Ensaio crítico para o catálogo da exposição coletiva “Carnaval” promovida pela Galeria Zagut em fevereiro de 2021

Em 2019 o livro Carnavais, malandros e heróis de Roberto Da Matta completou quarenta anos de uma contundente interpretação ao contrastar olhares sobre os bailes, blocos e desfiles; a semana da Pátria e; as procissões religiosas. Esta análise antropológica mudou paradigmas e investiga o país sob a ótica do Carnaval tendo como fontes de inspiração Edmund Leach, Victor Turner, Arnold Van Gennep e Claude Lévi-Strauss.

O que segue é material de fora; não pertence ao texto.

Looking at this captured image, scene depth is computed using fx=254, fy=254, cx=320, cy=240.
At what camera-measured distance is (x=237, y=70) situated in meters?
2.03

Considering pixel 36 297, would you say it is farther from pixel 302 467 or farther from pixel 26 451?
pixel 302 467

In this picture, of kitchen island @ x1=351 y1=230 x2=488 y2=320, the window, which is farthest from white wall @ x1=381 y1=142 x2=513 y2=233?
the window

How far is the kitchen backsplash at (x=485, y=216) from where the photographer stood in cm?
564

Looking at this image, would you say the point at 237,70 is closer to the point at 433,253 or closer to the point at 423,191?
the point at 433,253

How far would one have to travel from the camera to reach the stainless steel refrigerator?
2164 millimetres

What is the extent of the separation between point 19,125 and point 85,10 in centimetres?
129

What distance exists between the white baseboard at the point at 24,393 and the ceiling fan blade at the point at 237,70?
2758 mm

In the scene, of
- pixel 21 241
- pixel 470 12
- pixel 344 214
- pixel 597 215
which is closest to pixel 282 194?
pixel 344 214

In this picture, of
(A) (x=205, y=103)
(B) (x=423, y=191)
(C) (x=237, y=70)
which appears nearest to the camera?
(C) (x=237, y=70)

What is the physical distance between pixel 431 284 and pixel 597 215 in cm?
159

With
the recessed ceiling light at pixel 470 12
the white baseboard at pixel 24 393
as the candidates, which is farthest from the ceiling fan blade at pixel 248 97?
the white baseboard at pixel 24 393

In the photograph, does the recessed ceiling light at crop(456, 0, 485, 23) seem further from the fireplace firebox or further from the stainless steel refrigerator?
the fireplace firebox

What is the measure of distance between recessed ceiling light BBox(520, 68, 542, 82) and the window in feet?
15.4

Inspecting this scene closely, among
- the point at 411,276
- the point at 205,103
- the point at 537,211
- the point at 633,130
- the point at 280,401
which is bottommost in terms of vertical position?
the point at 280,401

O desdobramento visual desta contribuição ímpar de Da Matta está no ensaio Universo do Carnaval: imagens e reflexões (1981), quando ao lado do fotógrafo João Poppe, os festejos são descortinados por vértices, como por exemplo, a feminização do mundo, a orgia carnavalesca, e, o relativismo sobre a morte e o sagrado, temas abordados, respectivamente, em filmes como Damas do Samba (2013), A Lira do Delírio (1978) e Orfeu Negro (1959).

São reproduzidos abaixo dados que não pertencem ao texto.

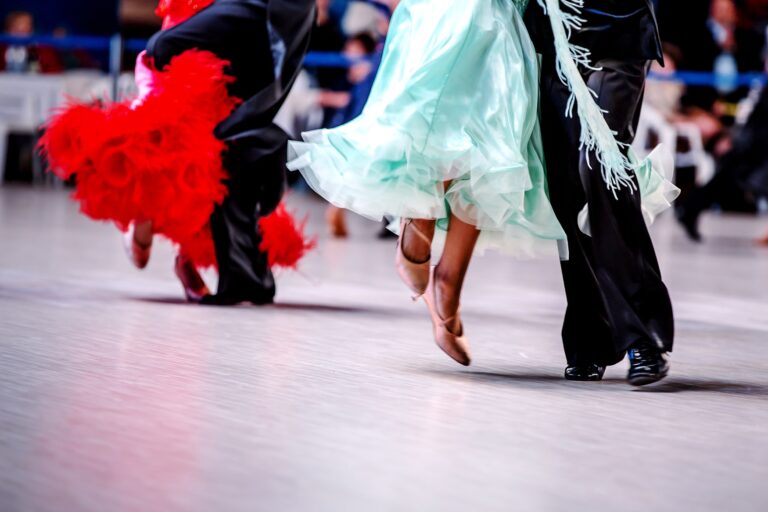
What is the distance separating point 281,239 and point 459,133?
5.10 ft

Em perspectiva semelhante temos o multiartista Arthur Omar com a série Antropologia da Face Gloriosa apresentada na Bienal de São Paulo de 1997, com quase cem imagens de grandes dimensões, em preto e branco. Nesta instalação fotográfica, o êxtase carnavalesco, alcança uma representação distante do universo visual de Debret ou Di Cavalcanti, mas próxima da dimensão contemporânea de “estar possuído” vista nos Parangolés de Hélio Oiticica na década de 1960. Esta ênfase contemporânea, em uma abordagem plural construída por vídeos, música eletrônica e artes plásticas, também foi contemplada pelo curador Alfons Hug na coletiva Carnaval no Centro Cultural Banco do Brasil em 2004, com destaque para a instalação Se Fosse Tudo Sempre Assim do cineasta Karim Aïnouz.

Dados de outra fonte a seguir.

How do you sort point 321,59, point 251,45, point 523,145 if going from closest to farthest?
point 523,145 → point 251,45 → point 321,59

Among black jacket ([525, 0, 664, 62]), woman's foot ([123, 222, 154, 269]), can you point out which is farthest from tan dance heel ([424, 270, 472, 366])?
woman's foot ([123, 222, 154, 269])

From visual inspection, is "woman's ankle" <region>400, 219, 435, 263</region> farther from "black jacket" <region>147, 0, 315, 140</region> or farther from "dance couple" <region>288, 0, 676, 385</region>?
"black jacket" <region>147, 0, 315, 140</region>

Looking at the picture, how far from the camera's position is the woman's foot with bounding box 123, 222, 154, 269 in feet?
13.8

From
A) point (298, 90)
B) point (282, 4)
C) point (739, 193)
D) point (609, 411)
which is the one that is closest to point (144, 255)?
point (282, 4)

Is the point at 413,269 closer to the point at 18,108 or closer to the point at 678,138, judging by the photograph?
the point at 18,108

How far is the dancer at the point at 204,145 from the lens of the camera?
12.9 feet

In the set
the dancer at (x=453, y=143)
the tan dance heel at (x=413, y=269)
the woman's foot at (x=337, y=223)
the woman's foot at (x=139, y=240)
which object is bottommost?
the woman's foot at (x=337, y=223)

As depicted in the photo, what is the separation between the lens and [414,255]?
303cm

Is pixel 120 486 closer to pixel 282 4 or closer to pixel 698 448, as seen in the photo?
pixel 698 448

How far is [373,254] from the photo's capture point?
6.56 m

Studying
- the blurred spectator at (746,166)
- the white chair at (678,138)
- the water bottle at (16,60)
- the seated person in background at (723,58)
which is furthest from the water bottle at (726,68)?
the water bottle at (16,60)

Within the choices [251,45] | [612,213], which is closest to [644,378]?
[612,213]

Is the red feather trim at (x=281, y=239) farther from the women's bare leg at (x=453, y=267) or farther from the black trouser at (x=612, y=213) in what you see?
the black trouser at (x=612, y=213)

Com alegria recebi um convite para escrever estas linhas na honrosa lembrança do Augusto Herkenhoff e suspeito que esta escolha, para além das atividades universitárias no campo artístico, muito se relaciona com o meu recente engajamento folião no bloco Cacique de Ramos. Neste ano, o Cacique completa sessenta anos de fundação e é um dos grandes destaques do carnaval de rua do Rio de Janeiro, se observarmos que há outras narrativas para além daquelas já consagradas do chamado ressurgimento visto na zona sul entre as décadas de 1980 e 2000. É sempre válido rever as imagens fotográficas do tradicional bloco da zona norte registradas pelo artista Carlos Vergara em princípios da década de 1970. Nas palavras de Vergara: não sou um artista isolado do mundo. Essa possibilidade de trabalhar o Cacique foi muito gratificante e me ensinou muito, aproximou-me da produção anônima, do desejo de discurso político que existe na população como um todo. Uma ação de discurso artístico popular (Revista DASartes número 84, 13 de maio de 2019).

Neste momento de intensa expectativa pela vacinação, mesmo com o adiamento da folia, ainda é possível sermos afetados pelo Carnaval. O ano de 2021 nos reserva uma festa diferente; pela arte e também pela saúde, como o Espaço Zagut sempre procurou sublinhar em sua trajetória. Nesta coletiva vemos uma ampla pesquisa de artistas visuais de diferentes matrizes sobre o espírito carnavalesco. Os trabalhos procuram dialogar com um universo lírico e intercultural, originando assim, um conjunto que segue livremente as palavras do poeta Chacal em Rápido e Rasteiro: Vai ter uma festa, que eu vou dançar até o sapato pedir pra parar. Aí eu paro, tiro o sapato e danço o resto da vida.